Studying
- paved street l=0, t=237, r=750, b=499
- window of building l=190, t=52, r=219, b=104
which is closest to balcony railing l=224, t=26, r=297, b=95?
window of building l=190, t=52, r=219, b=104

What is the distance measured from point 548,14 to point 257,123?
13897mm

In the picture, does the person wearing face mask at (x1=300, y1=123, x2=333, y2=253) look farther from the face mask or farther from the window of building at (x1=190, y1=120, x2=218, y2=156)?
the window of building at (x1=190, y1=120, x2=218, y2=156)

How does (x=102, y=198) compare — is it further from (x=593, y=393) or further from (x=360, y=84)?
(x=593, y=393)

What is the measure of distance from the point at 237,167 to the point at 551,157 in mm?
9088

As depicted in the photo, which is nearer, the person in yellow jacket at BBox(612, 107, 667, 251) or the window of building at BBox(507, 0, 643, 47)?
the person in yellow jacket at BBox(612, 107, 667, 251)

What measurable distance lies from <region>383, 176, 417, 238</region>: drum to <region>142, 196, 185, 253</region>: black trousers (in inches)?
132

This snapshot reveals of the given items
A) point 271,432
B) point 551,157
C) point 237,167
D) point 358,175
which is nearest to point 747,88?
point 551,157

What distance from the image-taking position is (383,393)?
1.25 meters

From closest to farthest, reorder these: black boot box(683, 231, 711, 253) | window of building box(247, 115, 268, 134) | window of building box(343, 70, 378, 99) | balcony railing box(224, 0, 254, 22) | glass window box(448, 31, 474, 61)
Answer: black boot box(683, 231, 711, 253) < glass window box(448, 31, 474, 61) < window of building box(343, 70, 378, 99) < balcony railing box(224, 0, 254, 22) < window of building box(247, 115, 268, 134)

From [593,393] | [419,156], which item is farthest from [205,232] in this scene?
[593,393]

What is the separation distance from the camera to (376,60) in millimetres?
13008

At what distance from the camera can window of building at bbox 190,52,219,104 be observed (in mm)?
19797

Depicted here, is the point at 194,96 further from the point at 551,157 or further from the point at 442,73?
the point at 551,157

---+---

** Problem to solve **
Copy everything from the line containing "At what distance" down to the end of the listing, swapping "camera" for "viewer" and leaving the rest untouched.

** Exercise answer **
At what distance from the viewer can window of building at bbox 190,52,219,104 be observed (in mm)?
19797

Depicted here, is the point at 194,96 further from the point at 551,157 or further from the point at 442,73?
the point at 551,157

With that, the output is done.